Data analysis pipeline

Last updated on Jul 18, 2021

*Schematic outline of methodology applied for preparation of data within the portal.*

scRNA-seq data pre-processing

Raw data corresponding to selected scRNA-seq datasets were downloaded from NCBI and ArrayExpress as SRA or FastQ files, respectively. SRA files were first converted to FastQ file format using SRA toolkit v2.10.9. Cell Ranger versions 3.1.0, 4.0.0 and 5.0.0 (10X Genomics) were used for subsequent processing including extraction of cell-barcodes, UMI and RNA reads. RNA sequencing reads were then aligned to the mm10 or GRCh38 genome assemblies for mouse and human datasets, respectively, before quantification of transcript levels in each cell to create feature-barcode matrices.

Preliminary analysis

The preliminary analyses of processed scRNA-seq data were carried out in R version 3.6 and 4.0.1 using the Seurat suite versions 3.2.0 and 4.0.1. First, initial quality control was applied to each dataset. Cells with very few or aberrantly high genes detected, and genes with transcripts in very few cells were filtered out. In addition, cells high proportion of raw UMIs mapping to mitochondrial genes were removed. For specific details please see Table S1 in Dona et al 2021.

Second, UMIs were normalized to counts-per-ten-thousand, log-transformed, and a set of highly variable genes was identified by gating for mean expression level and dispersion level in a per-data-set manner. The log-normalized data were then scaled, with variation due to the total number of UMIs regressed out using a linear model. Furthermore, two thousand highly variable features (genes) per dataset were identified by using vst method in FindVariableFeature function.

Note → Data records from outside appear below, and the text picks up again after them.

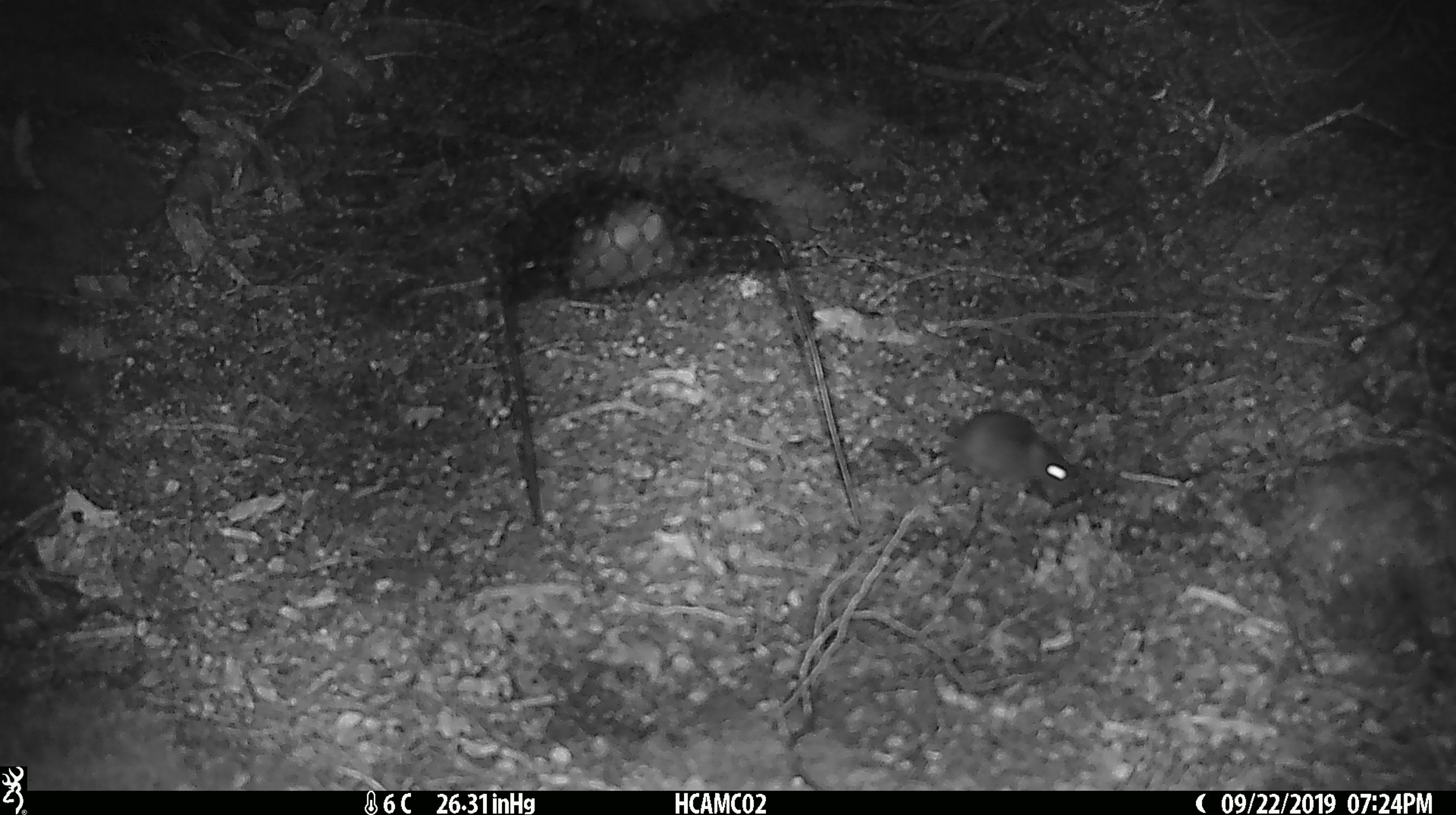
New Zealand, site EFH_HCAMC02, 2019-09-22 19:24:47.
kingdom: Animalia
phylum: Chordata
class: Mammalia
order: Rodentia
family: Muridae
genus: Mus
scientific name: Mus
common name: mouse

Finally, for each dataset, Principal Component Analysis (PCA) was run on the scaled data using the set of previously defined highly variable genes. Elbow plots implemented by the Seurat R package was used to decide the number of principal components (PCs) to use for clustering.

Downstream analysis

The downstream analysis for scRNA-seq datasets were performed in R version 3.6 and 4.0.1. Figures were primarily generated using Seurat and ggplot2 R packages. For each dataset, the optimal number of PCs and resolution parameters were used to perform non-linear dimension reduction such as t-SNE.

For each dataset, cell population-specific marker genes were identified using FindAllMarkers function in the Seurat R package. The identified cell clusters were then annotated based on known marker genes (see Cell type definitions).

In order to identify differentially expressed (DE) genes in each dataset, we first filtered genes expressed in at least 10% of cells and in at least one of the groups being compared. This was performed for each cell type separately. The differential expression analysis method MAST was used to identified DE genes between groups considering cellular detection rate as a covariate.

Intercellular communication between cardiac cell populations were determined by considering expression levels of ligand and cognate receptor pairs from a human dataset (see Dona et al., 2021 for details). To obtain mouse orthologs of human ligand-receptor pairs biomaRt R package and Ensembl database version 101 was used.

A ligand/receptor gene with non-zero expression in more than 20% of cells of a particular cell population was considered an “expressed” ligand/receptor. To construct the putative cell-cell signalling network for a given ligand-receptor pair, the average expression for each cell population was calculated for each condition. Cell populations with less than 5 cells were discarded from this analysis. In the ligand-receptor signalling network visualization, we linked expressed ligand with its corresponding receptor between and within cell populations. The signalling direction from ligand to receptor is indicated by an arrow with the thickness and colour intensity proportional to the strength of the interactions between cell populations. The strength of a ligand-receptor interaction was calculated based on the expression values of both ligand and receptor genes in corresponding cell populations. The line colour reflects the cell population producing the ligand transcript.